The test poc_v2_handshake_poison_freezes_server uses only the public Sans-IO API and crafted DTLS byte streams.

Applying the patch

From the repository root (dimpl/, at revision dd5a20f):

git apply poc.patch

Running the PoC

cargo test --features rcgen --test dtls12 poc::poc_v2_handshake_poison_freezes_server -- --nocapture

What the test does

  1. A fresh DTLS 1.2 server is created (passive, AwaitClientHello).
  2. A poison packet is constructed: one epoch-0 Handshake record containing two handshake fragments — a complete ClientHello
    (message_seq=0, frag_off=0, frag_len=16, length=16) and a decoy ClientHello (message_seq=1, frag_off=4, frag_len=8, length=32).
  3. server.handle_packet(&poison) returns Ok(()) — the Transient defragment error is swallowed.
  4. A real Dtls client completes its timeout-driven ClientHello emission.

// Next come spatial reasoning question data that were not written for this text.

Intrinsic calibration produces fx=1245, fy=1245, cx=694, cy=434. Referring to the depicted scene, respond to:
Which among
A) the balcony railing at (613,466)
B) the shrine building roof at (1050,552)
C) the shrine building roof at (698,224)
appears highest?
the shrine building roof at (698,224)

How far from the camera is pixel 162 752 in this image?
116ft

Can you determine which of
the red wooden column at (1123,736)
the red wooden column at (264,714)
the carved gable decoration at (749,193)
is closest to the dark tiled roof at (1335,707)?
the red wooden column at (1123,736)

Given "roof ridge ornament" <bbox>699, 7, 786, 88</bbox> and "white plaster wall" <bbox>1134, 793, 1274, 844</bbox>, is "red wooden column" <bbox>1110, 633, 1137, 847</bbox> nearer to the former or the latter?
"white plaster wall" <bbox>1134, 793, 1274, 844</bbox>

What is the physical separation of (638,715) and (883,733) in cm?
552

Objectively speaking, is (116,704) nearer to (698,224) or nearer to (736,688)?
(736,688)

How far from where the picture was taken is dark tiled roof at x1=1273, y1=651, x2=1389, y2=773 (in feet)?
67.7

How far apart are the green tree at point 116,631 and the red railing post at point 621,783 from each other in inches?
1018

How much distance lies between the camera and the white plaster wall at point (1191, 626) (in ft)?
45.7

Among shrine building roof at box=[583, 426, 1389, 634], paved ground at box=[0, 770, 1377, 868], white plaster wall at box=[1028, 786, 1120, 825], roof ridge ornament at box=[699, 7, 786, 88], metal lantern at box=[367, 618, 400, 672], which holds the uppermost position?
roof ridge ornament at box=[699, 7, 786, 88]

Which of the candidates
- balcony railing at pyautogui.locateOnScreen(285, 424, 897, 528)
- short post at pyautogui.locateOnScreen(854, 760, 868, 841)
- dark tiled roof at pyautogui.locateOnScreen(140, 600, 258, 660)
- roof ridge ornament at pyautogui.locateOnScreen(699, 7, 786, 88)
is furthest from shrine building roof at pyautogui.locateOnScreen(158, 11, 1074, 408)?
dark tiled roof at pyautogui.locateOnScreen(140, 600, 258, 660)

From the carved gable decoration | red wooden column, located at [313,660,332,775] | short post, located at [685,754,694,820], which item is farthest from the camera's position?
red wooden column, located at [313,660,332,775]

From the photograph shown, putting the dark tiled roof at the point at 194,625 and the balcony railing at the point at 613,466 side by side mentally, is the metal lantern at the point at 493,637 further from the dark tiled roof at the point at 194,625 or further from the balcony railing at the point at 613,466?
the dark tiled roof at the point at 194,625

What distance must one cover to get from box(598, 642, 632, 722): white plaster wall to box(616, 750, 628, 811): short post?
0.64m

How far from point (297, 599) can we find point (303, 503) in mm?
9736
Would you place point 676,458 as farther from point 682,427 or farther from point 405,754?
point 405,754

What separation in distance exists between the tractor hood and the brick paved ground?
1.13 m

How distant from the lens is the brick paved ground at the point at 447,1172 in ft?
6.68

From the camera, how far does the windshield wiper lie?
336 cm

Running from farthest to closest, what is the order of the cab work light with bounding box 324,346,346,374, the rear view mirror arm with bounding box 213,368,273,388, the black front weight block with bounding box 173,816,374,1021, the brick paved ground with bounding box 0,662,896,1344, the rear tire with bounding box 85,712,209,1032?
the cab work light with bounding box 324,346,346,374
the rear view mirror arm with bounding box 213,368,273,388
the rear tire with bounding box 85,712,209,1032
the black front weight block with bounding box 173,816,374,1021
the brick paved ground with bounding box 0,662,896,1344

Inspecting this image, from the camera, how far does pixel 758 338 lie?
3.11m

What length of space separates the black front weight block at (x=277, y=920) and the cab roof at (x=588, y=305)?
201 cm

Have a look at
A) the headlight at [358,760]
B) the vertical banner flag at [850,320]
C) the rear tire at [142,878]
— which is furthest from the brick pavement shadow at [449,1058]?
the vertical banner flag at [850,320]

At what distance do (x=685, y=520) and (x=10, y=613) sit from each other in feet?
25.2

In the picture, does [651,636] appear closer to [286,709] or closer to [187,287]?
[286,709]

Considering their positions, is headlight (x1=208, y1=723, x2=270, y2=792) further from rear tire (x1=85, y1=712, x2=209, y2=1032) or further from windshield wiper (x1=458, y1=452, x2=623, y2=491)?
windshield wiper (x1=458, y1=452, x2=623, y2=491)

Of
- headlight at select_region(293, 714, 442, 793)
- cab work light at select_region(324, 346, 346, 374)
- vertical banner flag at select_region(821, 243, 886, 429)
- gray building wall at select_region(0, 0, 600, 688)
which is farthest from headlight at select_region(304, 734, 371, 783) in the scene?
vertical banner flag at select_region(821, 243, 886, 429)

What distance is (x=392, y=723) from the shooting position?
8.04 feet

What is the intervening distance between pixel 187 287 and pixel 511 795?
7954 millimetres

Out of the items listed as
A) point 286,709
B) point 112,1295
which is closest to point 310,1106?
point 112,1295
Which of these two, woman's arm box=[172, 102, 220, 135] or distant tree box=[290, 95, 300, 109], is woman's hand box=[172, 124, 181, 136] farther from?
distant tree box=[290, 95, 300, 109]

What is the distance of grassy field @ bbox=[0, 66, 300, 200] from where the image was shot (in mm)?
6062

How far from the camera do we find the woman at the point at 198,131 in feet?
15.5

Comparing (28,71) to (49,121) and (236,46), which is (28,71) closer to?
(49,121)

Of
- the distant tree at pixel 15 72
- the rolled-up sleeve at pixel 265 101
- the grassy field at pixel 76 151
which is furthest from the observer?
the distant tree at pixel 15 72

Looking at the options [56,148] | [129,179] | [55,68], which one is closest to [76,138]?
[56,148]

Its packets are injected into the poisoned server without an intervening poll_output (so the poison is not yet purged).
  5. drain_outputs(&server) returns no packets — the legitimate ClientHello was dropped as a duplicate; the server did not emit a HelloVerifyRequest or ServerHello.
  6. Control: the same real ClientHello packets injected into a fresh, unpoisoned server produce a response (proving the drop is caused by
    the poison, not by the packet construction).
  7. The attacker re-injects the poison each cycle for 3 more iterations; the server remains frozen (no output) across all of them.

Verified output

test poc::poc_v2_handshake_poison_freezes_server ... ok

Impact

  • Per-connection DoS: the handshake for the targeted (message_seq, fragment_offset) key cannot complete while the poison
    Incoming remains in queue_rx.
  • Recoverable: if the attacker stops and the poison Incoming is eventually evicted (e.g. by a higher-sequence record replacing it), a legitimate retransmission can advance. At this revision the poison is not auto-purged by purge_handled_queue_rx, so recovery requires either attacker inaction plus a non-duplicate packet, or a server restart.
  • MITM variant harms third parties: a direct malicious client only stalls its own connection; a MITM can stall a victim's handshake.

Suggested Fix

  1. In Handshake::defragment, make the loop's stop condition also check message_seq == first_handshake.header.message_seq, so the assembly
    iterator and the completeness predicate agree on which fragments belong to the same handshake. With this fix, the seq=1 decoy is excluded from the buffer, buffer.len() == L, and defragment succeeds (or fails for a real reason) — the poison never reaches queue_rx dedup.
  2. On any defragment failure, evict the offending Incoming from queue_rx (or skip dedup for fragments belonging to a failed defragmentation attempt), so a legitimate retransmit with the same (message_seq, fragment_offset) key is not dropped.
  3. Keep the existing deferral of set_handled() until after Body::parse succeeds (commit 1a47ca7); do not regress it.
  4. Add a regression test: inject [complete seq=0 ClientHello fragment] + [same-msg_type seq=1 decoy] into an AwaitClientHello server an assert the handshake is not poisoned — a legitimate retransmit advances normally.